Article by: Asst. Prof. Suwan Juntiwasarakij, Ph.D., Senior Editor
Consumer increasingly drives innovation from the heart of the supply network, rather than being on the receiving end of a supply chain. Traditional linear models of many consumer goods supply chains have been challenged. These traditional models are fundamentally changing as businesses are shifting towards consumer-led, data-driven, highly complex supply networks. Consumption trend shifts demand mass production customization, more accurate supply-chain planning and synchronization, and faster multichannel retail. This will enable innovation, ensure optimum service levels and deliver growth at low cost.

Source: AI and Robotics Automation in Consumer-Driven Supply Chain, SPA Consulting Group
Undoubtedly, advancements in Artificial Intelligence (AI) and Robotics Automation have the potential to overcome these challenges and revolutionize supply chains. However, this could discount the important of human workforce since machines themselves, for now, are not able to handle certain incidents where solutions to the incidents involve a variety of sticky, tacit sets of knowledge residing in skill experts. Therefore, technologies and humans continue to co-exist to achieve optimal performance in logistics industry.

Source: Artificial Intelligence in Logistics, DHL
VISUAL INSPECTION IN LOGISTICS ASSETS
Advancements in computer vision are allowing us to see and understand the world in new ways, and logistics operations are no exception. AI-Powered Visual Inspection is another high-potential area for AI in the logistics operational environment. IBM Watson is using its cognitive visual recognition capabilities to do maintenance of physical assets with AI-driven visual inspection. In industrial sectors like logistics, damage and wear to operational assets over time are simply inherent. Using a camera bridge to photograph cargo train wagons, IBM Watson was recently able to successfully identify damage, classify the damage type, and determine the appropriate corrective action to repair these assets.

Source: Artificial Intelligence in Logistics, DHL
To harvest the power of AI-driven visual inspection, it begins with cameras installed along train tracks to gather images of train wagons as they drove by. The images were then automatically uploaded to an IBM Watson image store where AI image classifiers identified damaged wagon components. The AI classifiers were trained on where to look for wagon components in a given image and how to successfully recognize wagon parts and then classify them into seven damage types. As more data was gathered and processed, Watson’s visual recognition capabilities improved to an accuracy rate of over 90% in just a short period of time. The anomalies and damages discovered by Watson were sent to a workplace dashboard managed by maintenance teams. This model and process can loosely be applied to other types of logistics asset including but not limited to aircraft, vehicles, and ocean vessels.

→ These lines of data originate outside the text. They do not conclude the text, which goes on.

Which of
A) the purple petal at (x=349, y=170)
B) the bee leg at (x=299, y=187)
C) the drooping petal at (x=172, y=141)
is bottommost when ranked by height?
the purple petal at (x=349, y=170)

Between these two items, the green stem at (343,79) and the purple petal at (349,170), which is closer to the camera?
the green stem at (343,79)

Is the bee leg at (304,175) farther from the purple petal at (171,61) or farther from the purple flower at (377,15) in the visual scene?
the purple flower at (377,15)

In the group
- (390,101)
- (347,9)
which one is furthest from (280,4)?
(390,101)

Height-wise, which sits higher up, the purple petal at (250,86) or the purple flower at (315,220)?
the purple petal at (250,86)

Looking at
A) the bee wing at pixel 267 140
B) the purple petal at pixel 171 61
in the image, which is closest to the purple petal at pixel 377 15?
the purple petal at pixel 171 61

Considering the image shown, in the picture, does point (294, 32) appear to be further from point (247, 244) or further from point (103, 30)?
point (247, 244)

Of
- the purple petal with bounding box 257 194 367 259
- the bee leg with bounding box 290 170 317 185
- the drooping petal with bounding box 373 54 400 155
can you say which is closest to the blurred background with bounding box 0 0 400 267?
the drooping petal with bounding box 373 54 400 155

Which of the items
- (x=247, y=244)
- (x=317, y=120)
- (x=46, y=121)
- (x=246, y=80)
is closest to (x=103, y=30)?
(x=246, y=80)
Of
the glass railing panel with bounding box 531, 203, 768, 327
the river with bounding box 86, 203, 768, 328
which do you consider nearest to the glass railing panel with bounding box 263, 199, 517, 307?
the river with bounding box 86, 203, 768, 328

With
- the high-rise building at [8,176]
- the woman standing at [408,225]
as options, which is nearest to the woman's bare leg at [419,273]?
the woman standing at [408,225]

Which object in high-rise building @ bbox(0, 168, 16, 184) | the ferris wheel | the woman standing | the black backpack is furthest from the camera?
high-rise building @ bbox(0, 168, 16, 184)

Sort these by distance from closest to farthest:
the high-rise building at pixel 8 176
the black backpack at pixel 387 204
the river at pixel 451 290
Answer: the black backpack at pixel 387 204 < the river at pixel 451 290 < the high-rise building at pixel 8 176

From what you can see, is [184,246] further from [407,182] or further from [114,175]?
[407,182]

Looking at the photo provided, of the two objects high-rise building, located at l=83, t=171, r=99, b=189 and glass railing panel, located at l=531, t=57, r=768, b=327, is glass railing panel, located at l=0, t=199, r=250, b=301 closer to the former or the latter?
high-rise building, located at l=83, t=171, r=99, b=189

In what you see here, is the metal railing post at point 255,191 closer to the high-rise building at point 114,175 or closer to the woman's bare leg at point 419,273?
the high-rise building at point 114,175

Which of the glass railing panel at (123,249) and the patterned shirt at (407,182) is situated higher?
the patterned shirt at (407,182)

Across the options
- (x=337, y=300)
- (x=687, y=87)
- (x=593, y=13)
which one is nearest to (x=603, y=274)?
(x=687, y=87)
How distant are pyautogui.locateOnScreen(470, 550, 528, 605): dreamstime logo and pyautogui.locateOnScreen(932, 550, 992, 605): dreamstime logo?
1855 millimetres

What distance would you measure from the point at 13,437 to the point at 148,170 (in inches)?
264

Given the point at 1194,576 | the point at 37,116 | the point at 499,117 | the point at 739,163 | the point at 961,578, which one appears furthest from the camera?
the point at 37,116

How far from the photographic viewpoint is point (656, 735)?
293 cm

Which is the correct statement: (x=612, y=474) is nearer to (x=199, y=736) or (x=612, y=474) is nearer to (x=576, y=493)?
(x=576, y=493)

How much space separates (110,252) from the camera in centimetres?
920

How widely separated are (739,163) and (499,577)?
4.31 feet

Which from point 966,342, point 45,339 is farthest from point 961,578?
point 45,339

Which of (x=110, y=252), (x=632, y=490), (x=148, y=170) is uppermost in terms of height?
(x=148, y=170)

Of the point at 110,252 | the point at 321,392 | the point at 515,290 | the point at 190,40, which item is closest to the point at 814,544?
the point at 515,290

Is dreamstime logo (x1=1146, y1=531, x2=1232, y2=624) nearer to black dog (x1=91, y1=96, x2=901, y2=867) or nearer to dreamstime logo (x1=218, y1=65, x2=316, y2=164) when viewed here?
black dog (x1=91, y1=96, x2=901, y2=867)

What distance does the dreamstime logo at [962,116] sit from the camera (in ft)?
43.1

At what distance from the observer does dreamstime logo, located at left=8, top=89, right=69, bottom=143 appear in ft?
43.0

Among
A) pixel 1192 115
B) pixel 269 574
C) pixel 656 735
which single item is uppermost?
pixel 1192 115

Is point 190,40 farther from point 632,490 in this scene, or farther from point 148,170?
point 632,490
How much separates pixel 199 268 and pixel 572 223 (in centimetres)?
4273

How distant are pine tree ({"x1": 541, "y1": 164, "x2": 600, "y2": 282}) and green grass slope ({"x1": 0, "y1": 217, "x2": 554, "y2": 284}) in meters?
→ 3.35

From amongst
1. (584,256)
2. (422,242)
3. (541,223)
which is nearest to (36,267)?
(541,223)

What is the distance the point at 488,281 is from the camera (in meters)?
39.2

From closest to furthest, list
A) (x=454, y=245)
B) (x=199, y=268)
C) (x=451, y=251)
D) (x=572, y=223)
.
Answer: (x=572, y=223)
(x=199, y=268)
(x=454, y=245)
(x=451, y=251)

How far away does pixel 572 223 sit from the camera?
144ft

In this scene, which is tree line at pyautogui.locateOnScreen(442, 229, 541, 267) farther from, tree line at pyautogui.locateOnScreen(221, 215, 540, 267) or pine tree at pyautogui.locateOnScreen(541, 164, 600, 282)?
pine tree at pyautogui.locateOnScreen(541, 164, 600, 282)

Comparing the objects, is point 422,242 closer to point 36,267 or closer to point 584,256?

Source: IGD Supply Chain Analysis
AI-DRIVEN COMPUTER VISION IN INVENTORY MANAGEMENT
Not only logistics giants, but also retailers can benefit from AI advancement. Recently, French startup Qopius is developing computer vision-based AI to measure shelf performance, track products, and improve retail store execution. Using deep learning and fine-grained image recognition, Qopius is able to extract characteristics of items such as brand, labels, logos, price tags, as well as shelf condition such as out of stock, share of shelf, and on-shelf availability. In warehouse inventory management, similar use of computer vision AI offers potential for real-time inventory management at the individual piece and SKU level.

Source: Qopius
Furthermore, TwentyBN, a startup based in Canada, is working on deep learning AI that is able to decipher complex human behavior in video streams. Previous applications of its technology include autonomous detection from video feeds alone of things like an elderly person falling, aggressive behavior on public transport, and shoplifting in stores. Considering that many warehouses today are equipped with surveillance cameras for safety purposes, this type of AI technology can be used to optimize performance (by detecting, for example, successful pick and pack tasks) and increase operational safety (for example, with instant alerting of accidents involving workers).
TAKE-HOME MESSAGE
The is clear that the future of AI in logistics is bright and powerful. As supply chain leaders continue their digital transformation journey, AI will become a bigger and inherent part of day-to-day business, accelerating the path towards a proactive, predictive, automated, and personalized future for logistics. Ultimately, AI will place a premium on human intuition, interaction, and connection allowing people to contribute to more meaningful work.